» **Request**
In the listing below, rewrite everything from the line containing "TROUSERS THE LATEST" down to the line containing "Gebraucht Fiat Doblò", substituting "Moments" for "Highlights" and leaving all else unchanged.

» **Record set**

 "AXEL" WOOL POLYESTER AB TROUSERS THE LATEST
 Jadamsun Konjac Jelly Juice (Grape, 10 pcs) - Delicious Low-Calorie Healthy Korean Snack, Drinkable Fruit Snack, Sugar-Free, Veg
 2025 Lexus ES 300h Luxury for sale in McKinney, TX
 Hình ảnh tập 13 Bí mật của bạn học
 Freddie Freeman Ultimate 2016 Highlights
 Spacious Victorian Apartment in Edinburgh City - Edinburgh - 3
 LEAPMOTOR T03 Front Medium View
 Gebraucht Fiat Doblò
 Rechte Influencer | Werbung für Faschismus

==

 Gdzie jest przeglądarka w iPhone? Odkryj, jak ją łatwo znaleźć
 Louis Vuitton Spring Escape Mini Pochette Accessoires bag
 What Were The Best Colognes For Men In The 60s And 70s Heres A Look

» **Final answer**
 "AXEL" WOOL POLYESTER AB TROUSERS THE LATEST
 Jadamsun Konjac Jelly Juice (Grape, 10 pcs) - Delicious Low-Calorie Healthy Korean Snack, Drinkable Fruit Snack, Sugar-Free, Veg
 2025 Lexus ES 300h Luxury for sale in McKinney, TX
 Hình ảnh tập 13 Bí mật của bạn học
 Freddie Freeman Ultimate 2016 Moments
 Spacious Victorian Apartment in Edinburgh City - Edinburgh - 3
 LEAPMOTOR T03 Front Medium View
 Gebraucht Fiat Doblò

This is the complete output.